‚Der Begriff des Genozids bedarf einer Revision‘ — der Autor der Eingabe über den Genozid in Mariupol

Am 28. August hat die Initiative T4P eine Eingabe an den Internationalen Strafgerichtshof über den Genozid präsentiert, den Russland in Mariupol begangen hat. Über die Perspektiven dieses Dokuments sprechen wir mit einem der Autoren, dem Experten der Charkiver Menschenrechtsgruppe Mychajlo Romanov.
Iryna Skatschko09. September 2023UA DE EN ES FR IT RU

© Денис Волоха / Харківська правозахисна група © Денис Волоха / Харьковская правозащитная группа

© Denys Volocha / Charkiver Menschenrechtsgruppe

Das ist das erste Dokument, in dem systematisch begründet wird, dass der staatliche Aggressor auf ukrainischem Territorium das „Verbrechen aller Verbrechen“ begangen hat. Einer der Autoren des Dokuments, Mychajlo Romanov, hält den Nachweis eines Genozids zwar nicht für einfach, aber für notwendig. Außerdem ist er überzeugt, dass die juristische Begründung für die Definition des Genozid veraltet ist und revidiert werden muss. Dies hat am deutlichsten der russisch-ukrainische Krieg vor Augen geführt.


Mychajlo, was ist das Wesentliche in dieser Eingabe?

ARBEITSAUFTRAG
Gib den Quellenauszug über die Eingabe zum Genozid in Mariupol vollständig und wortgetreu wieder. Die anschließenden Zeilen stehen in keinem Zusammenhang mit dem Quellenauszug.

BEREITGESTELLTE ZEILEN

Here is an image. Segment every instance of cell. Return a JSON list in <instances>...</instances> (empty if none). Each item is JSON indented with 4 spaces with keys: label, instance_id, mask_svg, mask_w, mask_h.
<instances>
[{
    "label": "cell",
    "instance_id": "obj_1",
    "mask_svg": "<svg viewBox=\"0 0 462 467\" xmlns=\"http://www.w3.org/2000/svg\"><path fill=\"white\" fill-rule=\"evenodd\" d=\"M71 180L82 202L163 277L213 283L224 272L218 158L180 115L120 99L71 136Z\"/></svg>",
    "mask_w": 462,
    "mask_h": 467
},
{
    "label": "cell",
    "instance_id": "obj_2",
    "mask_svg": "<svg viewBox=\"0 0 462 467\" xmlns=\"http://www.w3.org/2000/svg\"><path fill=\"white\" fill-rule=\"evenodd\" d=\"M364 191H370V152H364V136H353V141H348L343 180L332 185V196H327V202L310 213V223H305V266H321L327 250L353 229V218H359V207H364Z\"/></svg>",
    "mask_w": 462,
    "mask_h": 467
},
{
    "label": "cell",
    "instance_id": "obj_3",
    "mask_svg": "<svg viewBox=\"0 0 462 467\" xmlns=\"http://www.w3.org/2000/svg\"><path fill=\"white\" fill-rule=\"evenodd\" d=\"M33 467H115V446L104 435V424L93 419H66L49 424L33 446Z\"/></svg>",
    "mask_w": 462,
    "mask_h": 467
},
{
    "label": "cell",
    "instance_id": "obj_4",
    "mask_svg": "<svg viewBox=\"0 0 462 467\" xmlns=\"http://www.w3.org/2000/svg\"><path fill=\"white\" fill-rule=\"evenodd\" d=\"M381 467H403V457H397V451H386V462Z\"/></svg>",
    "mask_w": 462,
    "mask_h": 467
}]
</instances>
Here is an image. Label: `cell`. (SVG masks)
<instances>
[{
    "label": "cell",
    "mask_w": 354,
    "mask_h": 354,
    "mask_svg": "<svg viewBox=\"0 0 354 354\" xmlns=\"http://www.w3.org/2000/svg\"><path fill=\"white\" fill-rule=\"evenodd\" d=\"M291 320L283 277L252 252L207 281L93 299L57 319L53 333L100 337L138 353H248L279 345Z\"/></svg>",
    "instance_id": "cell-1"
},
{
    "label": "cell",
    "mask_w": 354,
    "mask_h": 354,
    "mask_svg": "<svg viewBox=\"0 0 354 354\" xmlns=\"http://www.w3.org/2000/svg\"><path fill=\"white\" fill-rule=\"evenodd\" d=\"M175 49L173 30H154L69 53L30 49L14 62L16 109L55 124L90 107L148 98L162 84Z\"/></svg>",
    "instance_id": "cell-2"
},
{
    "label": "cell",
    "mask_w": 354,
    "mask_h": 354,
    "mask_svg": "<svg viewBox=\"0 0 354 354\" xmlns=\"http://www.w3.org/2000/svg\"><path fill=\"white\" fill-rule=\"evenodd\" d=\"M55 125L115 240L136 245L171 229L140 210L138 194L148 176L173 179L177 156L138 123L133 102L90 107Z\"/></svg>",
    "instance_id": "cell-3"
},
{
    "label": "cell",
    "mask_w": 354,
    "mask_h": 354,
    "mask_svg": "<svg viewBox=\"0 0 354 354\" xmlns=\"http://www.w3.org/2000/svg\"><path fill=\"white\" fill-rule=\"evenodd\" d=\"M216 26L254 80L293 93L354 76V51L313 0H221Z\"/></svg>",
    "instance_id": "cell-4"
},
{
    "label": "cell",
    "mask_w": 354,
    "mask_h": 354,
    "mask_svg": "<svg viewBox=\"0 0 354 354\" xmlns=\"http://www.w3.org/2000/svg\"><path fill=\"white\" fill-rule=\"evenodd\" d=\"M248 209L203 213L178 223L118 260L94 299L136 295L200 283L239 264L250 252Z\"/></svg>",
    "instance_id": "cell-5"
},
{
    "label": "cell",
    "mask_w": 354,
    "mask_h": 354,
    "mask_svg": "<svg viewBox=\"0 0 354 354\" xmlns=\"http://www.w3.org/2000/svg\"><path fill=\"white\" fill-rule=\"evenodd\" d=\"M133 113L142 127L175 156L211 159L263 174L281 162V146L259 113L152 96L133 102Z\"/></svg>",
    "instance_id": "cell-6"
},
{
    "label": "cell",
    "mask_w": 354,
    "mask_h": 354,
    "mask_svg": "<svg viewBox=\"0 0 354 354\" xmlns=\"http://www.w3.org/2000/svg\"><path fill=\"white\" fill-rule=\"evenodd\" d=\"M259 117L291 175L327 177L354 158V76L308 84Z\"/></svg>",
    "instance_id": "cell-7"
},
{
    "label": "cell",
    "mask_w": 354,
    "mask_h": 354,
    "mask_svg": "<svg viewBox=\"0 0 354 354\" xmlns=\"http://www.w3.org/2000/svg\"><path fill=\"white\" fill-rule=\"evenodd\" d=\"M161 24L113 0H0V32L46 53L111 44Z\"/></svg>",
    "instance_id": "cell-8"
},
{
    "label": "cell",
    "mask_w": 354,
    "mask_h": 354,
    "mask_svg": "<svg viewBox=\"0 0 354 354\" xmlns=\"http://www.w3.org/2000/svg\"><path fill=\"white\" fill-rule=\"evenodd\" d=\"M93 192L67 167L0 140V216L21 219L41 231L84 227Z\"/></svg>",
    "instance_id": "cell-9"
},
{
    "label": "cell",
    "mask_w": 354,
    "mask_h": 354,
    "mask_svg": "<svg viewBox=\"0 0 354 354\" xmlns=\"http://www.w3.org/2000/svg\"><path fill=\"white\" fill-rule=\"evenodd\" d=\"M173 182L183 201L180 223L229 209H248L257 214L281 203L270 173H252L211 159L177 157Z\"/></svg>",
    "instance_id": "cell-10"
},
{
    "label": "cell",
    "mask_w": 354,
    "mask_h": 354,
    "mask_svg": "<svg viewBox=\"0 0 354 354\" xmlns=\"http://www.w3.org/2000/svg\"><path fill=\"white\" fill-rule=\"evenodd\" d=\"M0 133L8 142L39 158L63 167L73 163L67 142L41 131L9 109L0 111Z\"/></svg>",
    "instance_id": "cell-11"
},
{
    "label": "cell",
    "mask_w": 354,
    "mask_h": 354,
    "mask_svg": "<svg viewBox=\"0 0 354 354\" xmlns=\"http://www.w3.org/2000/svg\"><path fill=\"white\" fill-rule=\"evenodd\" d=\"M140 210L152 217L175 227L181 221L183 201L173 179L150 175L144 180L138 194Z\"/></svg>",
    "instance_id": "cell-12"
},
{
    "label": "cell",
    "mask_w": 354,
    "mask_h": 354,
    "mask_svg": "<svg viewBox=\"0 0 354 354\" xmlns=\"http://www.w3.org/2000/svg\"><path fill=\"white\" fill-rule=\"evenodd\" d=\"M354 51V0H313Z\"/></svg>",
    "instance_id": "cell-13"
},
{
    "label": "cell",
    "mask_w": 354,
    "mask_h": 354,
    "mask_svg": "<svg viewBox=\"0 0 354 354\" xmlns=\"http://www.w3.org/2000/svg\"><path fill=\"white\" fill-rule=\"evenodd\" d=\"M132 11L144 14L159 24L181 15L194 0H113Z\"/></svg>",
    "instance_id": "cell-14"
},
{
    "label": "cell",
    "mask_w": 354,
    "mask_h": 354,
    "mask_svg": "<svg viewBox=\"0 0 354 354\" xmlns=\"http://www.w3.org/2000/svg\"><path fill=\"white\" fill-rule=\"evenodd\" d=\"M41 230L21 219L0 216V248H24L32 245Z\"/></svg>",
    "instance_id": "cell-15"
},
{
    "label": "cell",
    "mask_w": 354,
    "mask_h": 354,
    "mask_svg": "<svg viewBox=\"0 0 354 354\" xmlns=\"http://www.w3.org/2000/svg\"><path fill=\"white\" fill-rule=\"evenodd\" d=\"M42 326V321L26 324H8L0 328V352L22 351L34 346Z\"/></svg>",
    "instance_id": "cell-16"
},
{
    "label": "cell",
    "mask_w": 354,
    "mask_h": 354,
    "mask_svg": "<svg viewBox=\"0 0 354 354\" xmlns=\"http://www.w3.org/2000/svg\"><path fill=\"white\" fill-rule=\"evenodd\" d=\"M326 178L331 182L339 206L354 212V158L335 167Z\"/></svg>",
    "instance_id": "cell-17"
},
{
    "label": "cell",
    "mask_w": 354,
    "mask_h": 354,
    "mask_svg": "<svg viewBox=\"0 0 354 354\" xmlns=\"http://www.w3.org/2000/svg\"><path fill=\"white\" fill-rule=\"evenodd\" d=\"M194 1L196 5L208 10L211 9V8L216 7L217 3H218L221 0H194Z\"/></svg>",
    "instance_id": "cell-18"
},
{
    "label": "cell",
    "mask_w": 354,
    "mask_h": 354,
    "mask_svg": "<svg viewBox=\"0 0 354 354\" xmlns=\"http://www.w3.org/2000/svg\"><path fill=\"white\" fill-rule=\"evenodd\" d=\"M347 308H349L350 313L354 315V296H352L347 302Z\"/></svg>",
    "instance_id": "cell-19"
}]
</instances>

BEARBEITETE AUFGABE
‚Der Begriff des Genozids bedarf einer Revision‘ — der Autor der Eingabe über den Genozid in Mariupol

Am 28. August hat die Initiative T4P eine Eingabe an den Internationalen Strafgerichtshof über den Genozid präsentiert, den Russland in Mariupol begangen hat. Über die Perspektiven dieses Dokuments sprechen wir mit einem der Autoren, dem Experten der Charkiver Menschenrechtsgruppe Mychajlo Romanov.
Iryna Skatschko09. September 2023UA DE EN ES FR IT RU

© Денис Волоха / Харківська правозахисна група © Денис Волоха / Харьковская правозащитная группа

© Denys Volocha / Charkiver Menschenrechtsgruppe

Das ist das erste Dokument, in dem systematisch begründet wird, dass der staatliche Aggressor auf ukrainischem Territorium das „Verbrechen aller Verbrechen“ begangen hat. Einer der Autoren des Dokuments, Mychajlo Romanov, hält den Nachweis eines Genozids zwar nicht für einfach, aber für notwendig. Außerdem ist er überzeugt, dass die juristische Begründung für die Definition des Genozid veraltet ist und revidiert werden muss. Dies hat am deutlichsten der russisch-ukrainische Krieg vor Augen geführt.


Mychajlo, was ist das Wesentliche in dieser Eingabe?